> **Task data**
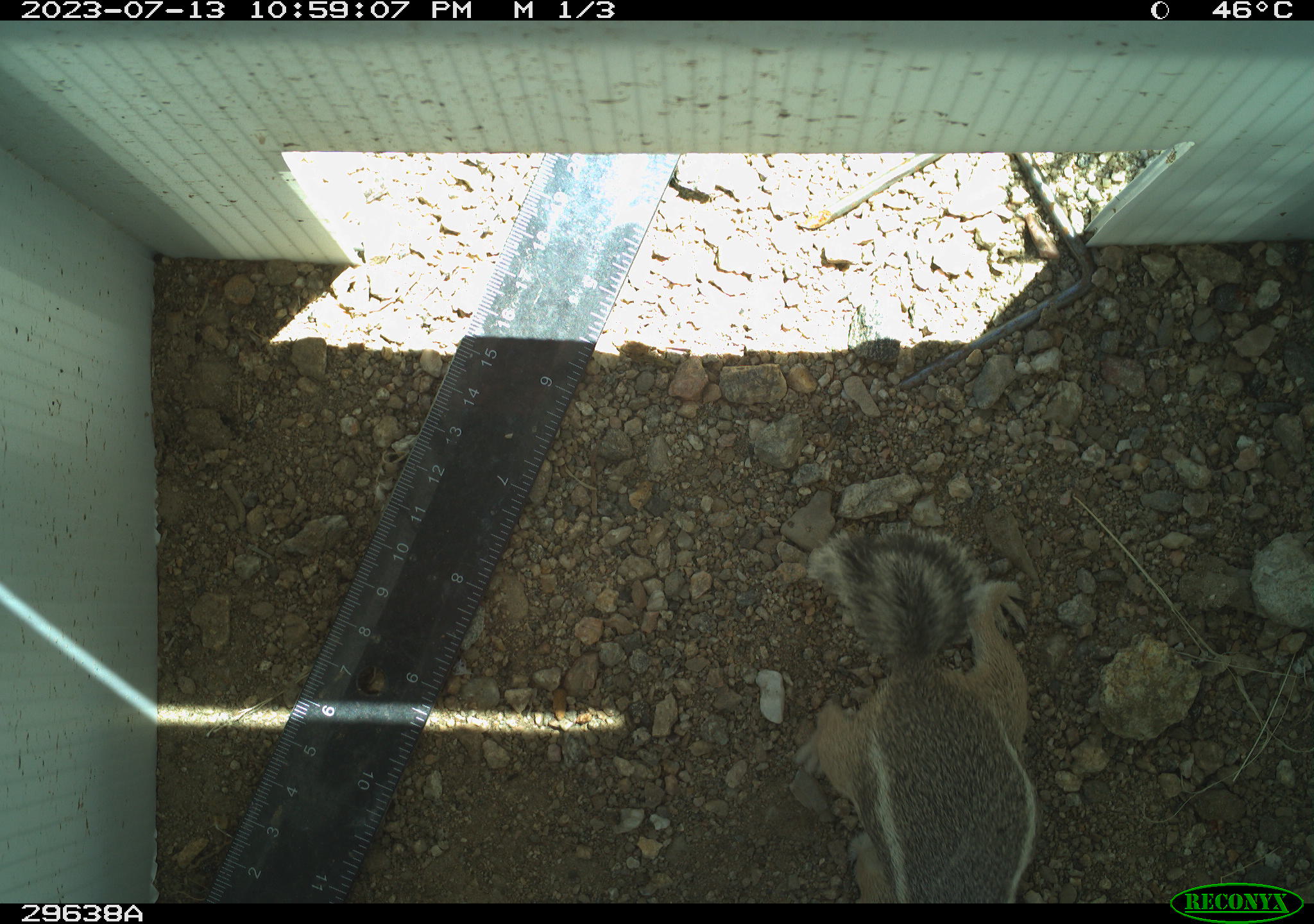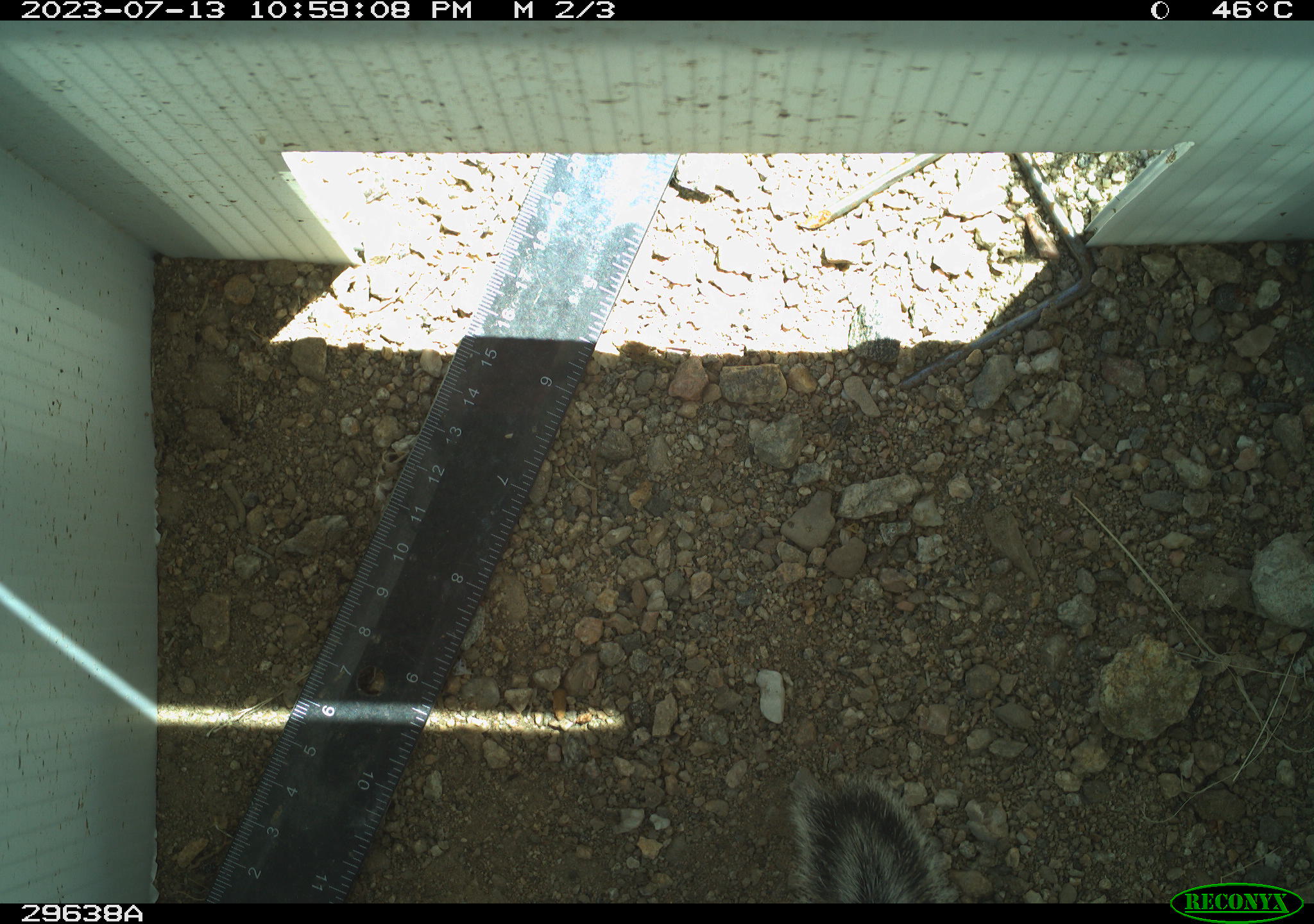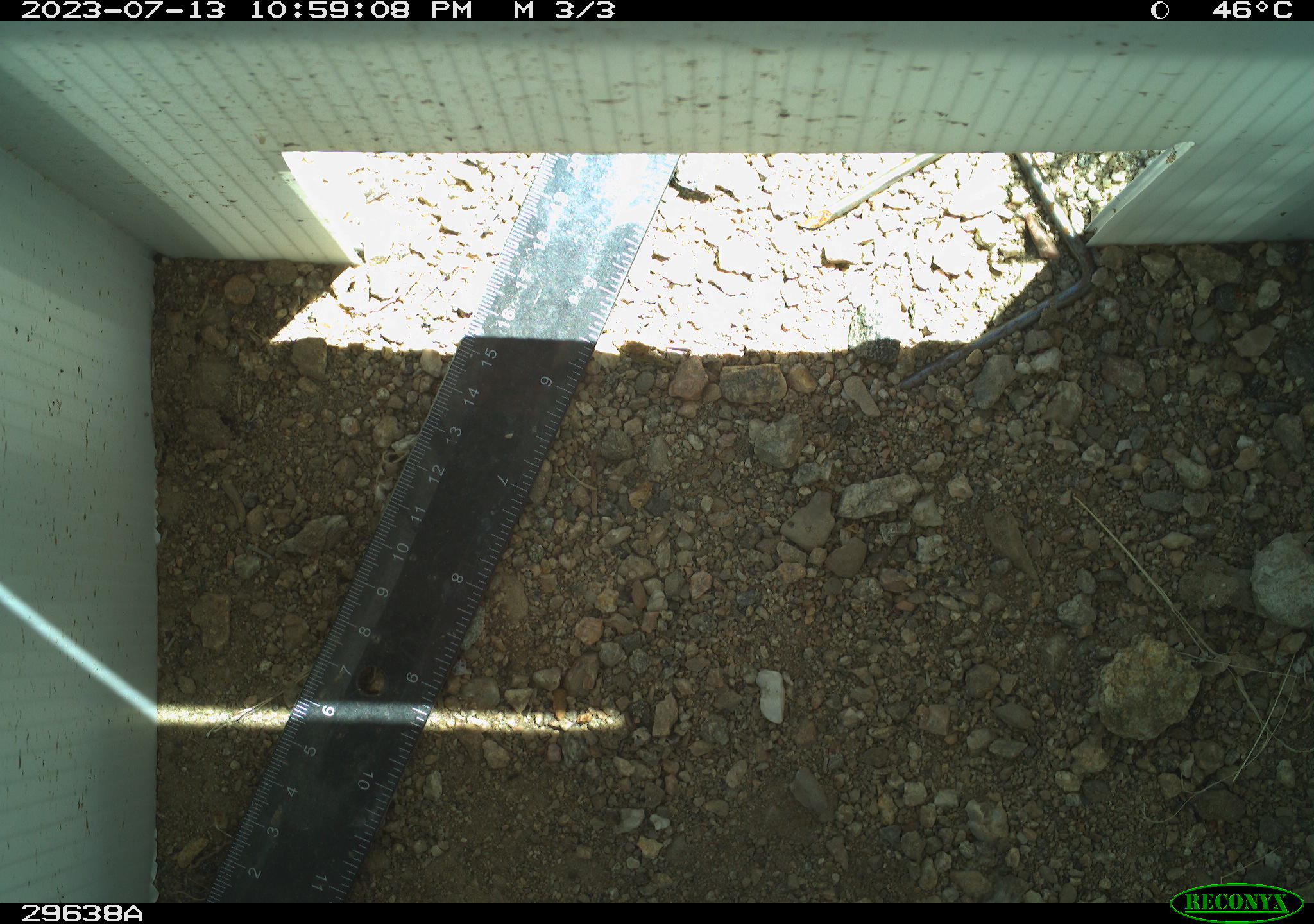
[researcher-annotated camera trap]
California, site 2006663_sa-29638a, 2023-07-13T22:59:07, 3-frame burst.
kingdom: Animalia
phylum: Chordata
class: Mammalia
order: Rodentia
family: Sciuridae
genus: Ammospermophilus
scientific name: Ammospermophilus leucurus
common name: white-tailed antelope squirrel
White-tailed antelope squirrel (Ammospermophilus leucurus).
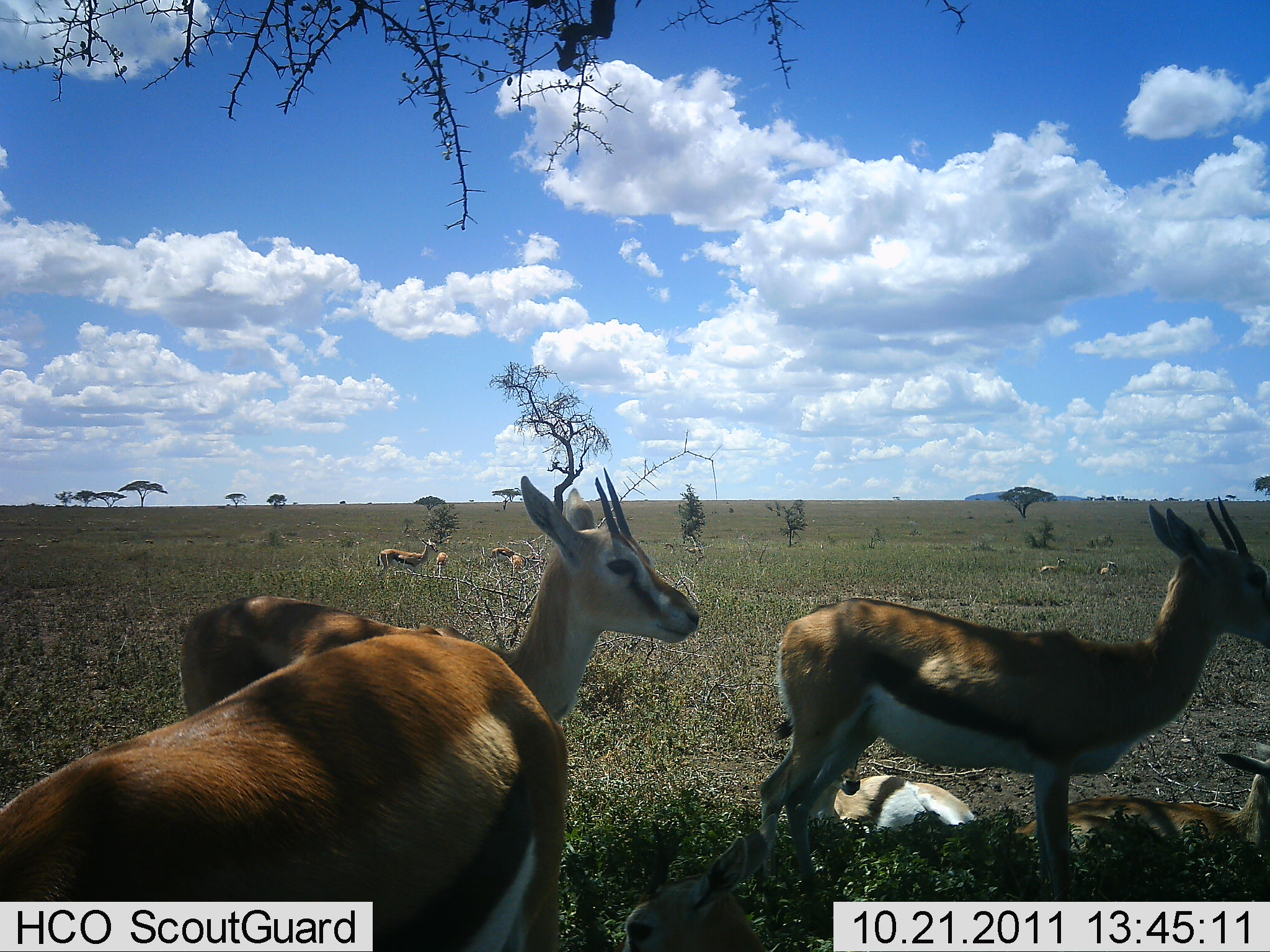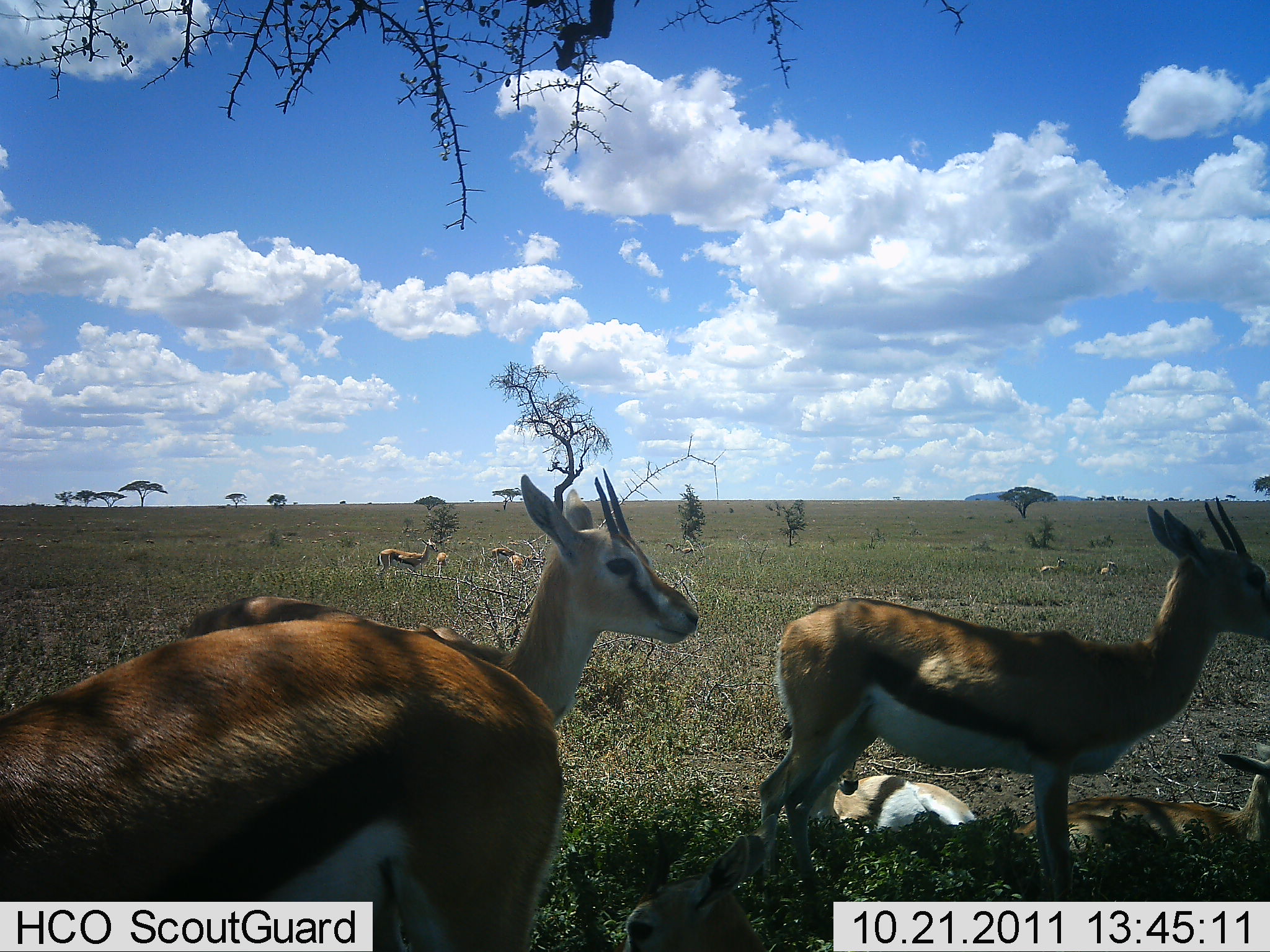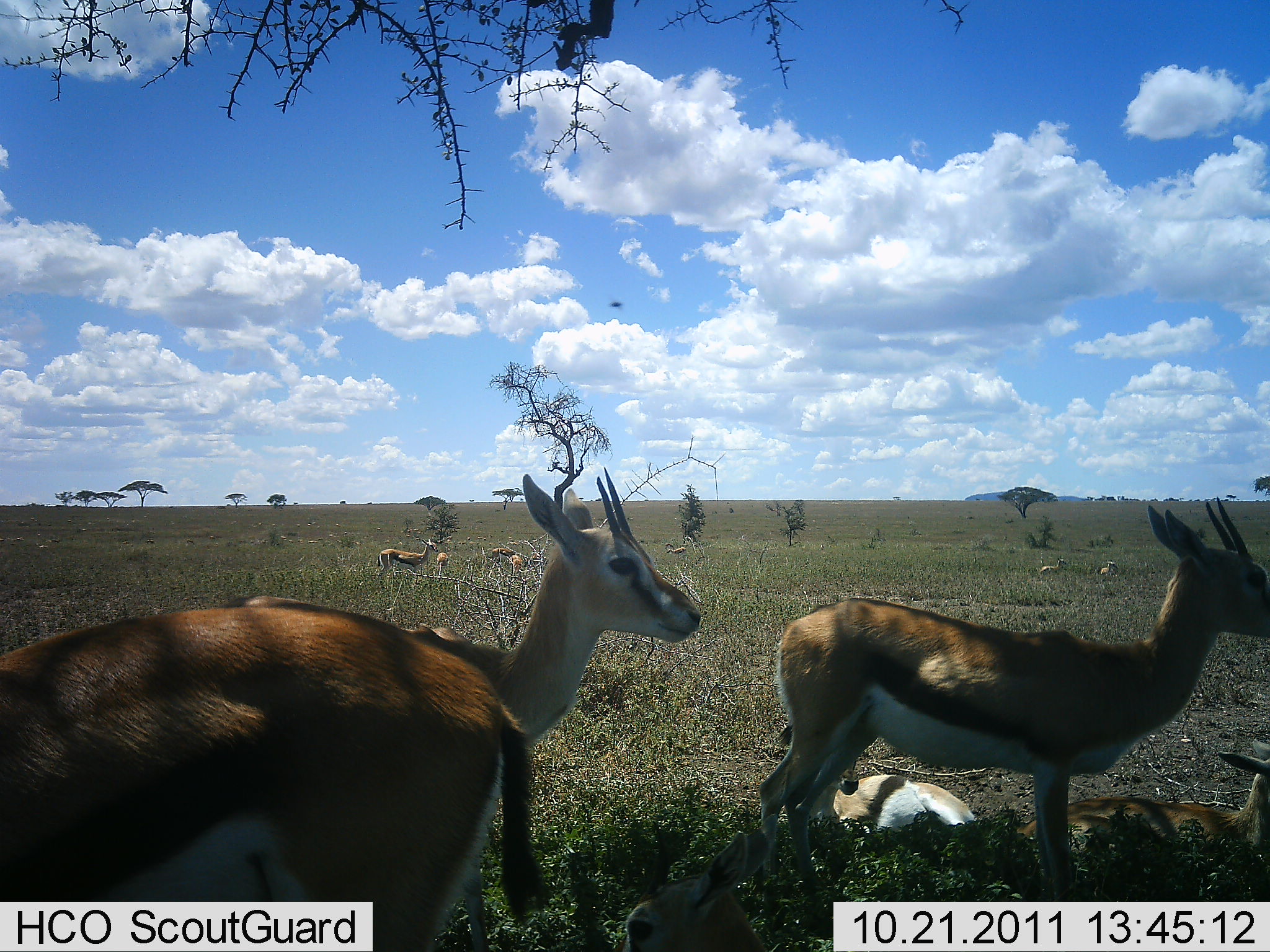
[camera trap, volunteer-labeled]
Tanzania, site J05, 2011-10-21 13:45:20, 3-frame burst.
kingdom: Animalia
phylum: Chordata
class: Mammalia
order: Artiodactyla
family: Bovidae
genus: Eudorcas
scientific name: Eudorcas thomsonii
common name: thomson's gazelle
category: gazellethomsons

> **Aim of the task**
Would you print all of the entries exactly, omitting any image?

> **Written answer**
[researcher-annotated camera trap]
California, site 2006663_sa-29638a, 2023-07-13T22:59:07, 3-frame burst.
kingdom: Animalia
phylum: Chordata
class: Mammalia
order: Rodentia
family: Sciuridae
genus: Ammospermophilus
scientific name: Ammospermophilus leucurus
common name: white-tailed antelope squirrel
White-tailed antelope squirrel (Ammospermophilus leucurus).
[camera trap, volunteer-labeled]
Tanzania, site J05, 2011-10-21 13:45:20, 3-frame burst.
kingdom: Animalia
phylum: Chordata
class: Mammalia
order: Artiodactyla
family: Bovidae
genus: Eudorcas
scientific name: Eudorcas thomsonii
common name: thomson's gazelle
category: gazellethomsons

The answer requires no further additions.